_Dataset records_

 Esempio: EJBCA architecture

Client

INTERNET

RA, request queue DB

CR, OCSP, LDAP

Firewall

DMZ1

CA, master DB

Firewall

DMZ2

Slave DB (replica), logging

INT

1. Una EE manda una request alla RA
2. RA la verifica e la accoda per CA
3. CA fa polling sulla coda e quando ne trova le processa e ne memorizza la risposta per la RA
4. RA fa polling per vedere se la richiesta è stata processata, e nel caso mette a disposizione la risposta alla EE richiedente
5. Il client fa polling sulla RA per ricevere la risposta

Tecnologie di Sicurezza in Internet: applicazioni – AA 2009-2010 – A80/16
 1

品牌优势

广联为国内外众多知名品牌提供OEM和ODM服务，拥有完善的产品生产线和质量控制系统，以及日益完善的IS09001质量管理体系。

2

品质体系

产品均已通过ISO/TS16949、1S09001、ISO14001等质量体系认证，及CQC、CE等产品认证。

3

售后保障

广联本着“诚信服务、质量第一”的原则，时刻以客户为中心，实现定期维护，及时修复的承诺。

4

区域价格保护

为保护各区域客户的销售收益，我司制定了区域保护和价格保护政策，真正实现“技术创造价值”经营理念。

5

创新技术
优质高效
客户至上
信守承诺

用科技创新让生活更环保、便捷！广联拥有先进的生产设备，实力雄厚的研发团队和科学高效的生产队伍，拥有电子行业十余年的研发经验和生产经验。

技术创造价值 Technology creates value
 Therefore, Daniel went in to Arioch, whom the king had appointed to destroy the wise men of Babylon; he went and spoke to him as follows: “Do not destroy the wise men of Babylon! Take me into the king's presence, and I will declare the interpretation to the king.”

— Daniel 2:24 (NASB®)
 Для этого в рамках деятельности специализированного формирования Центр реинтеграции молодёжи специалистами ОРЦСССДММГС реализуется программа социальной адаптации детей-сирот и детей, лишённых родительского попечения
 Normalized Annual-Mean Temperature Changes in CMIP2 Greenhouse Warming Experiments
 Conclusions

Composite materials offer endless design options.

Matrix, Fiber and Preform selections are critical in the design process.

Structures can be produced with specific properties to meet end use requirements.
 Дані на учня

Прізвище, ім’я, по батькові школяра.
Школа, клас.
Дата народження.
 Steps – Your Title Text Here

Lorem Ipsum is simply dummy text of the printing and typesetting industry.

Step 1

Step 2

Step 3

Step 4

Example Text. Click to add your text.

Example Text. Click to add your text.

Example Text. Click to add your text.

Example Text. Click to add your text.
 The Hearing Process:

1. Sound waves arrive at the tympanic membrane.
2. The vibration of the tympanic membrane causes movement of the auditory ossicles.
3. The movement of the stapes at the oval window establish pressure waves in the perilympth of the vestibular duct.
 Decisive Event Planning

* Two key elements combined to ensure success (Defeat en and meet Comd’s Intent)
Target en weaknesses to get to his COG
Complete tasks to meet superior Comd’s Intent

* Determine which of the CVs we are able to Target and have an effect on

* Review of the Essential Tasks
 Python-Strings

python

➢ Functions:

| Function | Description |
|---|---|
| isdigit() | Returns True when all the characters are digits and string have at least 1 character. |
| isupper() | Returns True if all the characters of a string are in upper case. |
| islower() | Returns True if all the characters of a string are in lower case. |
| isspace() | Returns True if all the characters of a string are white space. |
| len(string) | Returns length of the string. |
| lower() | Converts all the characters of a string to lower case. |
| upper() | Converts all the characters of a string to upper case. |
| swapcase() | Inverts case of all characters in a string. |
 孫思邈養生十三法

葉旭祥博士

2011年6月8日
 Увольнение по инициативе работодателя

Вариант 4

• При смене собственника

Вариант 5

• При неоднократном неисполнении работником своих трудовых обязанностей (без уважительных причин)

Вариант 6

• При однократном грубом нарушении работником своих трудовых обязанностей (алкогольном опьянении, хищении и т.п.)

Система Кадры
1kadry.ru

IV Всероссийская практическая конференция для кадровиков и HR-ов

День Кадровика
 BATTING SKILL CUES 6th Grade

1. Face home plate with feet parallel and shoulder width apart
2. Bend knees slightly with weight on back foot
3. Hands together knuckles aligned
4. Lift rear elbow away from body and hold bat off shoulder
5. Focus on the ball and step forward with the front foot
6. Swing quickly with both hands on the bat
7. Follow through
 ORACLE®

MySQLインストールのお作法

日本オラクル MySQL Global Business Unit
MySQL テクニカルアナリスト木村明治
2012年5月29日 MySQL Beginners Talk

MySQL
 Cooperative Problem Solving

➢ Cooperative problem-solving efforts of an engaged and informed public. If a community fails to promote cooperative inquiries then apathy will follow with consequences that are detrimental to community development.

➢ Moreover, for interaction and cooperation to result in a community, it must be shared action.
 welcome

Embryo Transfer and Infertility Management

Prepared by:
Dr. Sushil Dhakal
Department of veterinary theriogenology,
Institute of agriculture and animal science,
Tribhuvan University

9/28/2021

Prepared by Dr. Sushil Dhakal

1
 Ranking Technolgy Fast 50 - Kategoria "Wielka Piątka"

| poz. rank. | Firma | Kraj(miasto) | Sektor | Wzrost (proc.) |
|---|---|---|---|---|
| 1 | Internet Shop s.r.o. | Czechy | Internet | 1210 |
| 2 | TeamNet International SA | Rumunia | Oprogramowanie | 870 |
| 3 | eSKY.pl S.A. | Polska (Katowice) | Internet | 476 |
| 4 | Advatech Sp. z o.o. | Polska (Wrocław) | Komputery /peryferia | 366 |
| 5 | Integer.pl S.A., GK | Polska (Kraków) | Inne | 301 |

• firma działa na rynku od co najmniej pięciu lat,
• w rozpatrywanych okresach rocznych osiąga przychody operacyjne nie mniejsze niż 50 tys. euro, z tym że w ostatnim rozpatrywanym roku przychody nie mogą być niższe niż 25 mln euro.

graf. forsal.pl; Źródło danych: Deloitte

_What you have to do_
Looking at the data above, write out exactly the lines that start at the one containing "Прізвище, ім’я, по батькові школяра." and end at the one containing "the string. |"; include both and nothing beyond.

_Expected output_
Прізвище, ім’я, по батькові школяра.
Школа, клас.
Дата народження.
 Steps – Your Title Text Here

Lorem Ipsum is simply dummy text of the printing and typesetting industry.

Step 1

Step 2

Step 3

Step 4

Example Text. Click to add your text.

Example Text. Click to add your text.

Example Text. Click to add your text.

Example Text. Click to add your text.
 The Hearing Process:

1. Sound waves arrive at the tympanic membrane.
2. The vibration of the tympanic membrane causes movement of the auditory ossicles.
3. The movement of the stapes at the oval window establish pressure waves in the perilympth of the vestibular duct.
 Decisive Event Planning

* Two key elements combined to ensure success (Defeat en and meet Comd’s Intent)
Target en weaknesses to get to his COG
Complete tasks to meet superior Comd’s Intent

* Determine which of the CVs we are able to Target and have an effect on

* Review of the Essential Tasks
 Python-Strings

python

➢ Functions:

| Function | Description |
|---|---|
| isdigit() | Returns True when all the characters are digits and string have at least 1 character. |
| isupper() | Returns True if all the characters of a string are in upper case. |
| islower() | Returns True if all the characters of a string are in lower case. |
| isspace() | Returns True if all the characters of a string are white space. |
| len(string) | Returns length of the string. |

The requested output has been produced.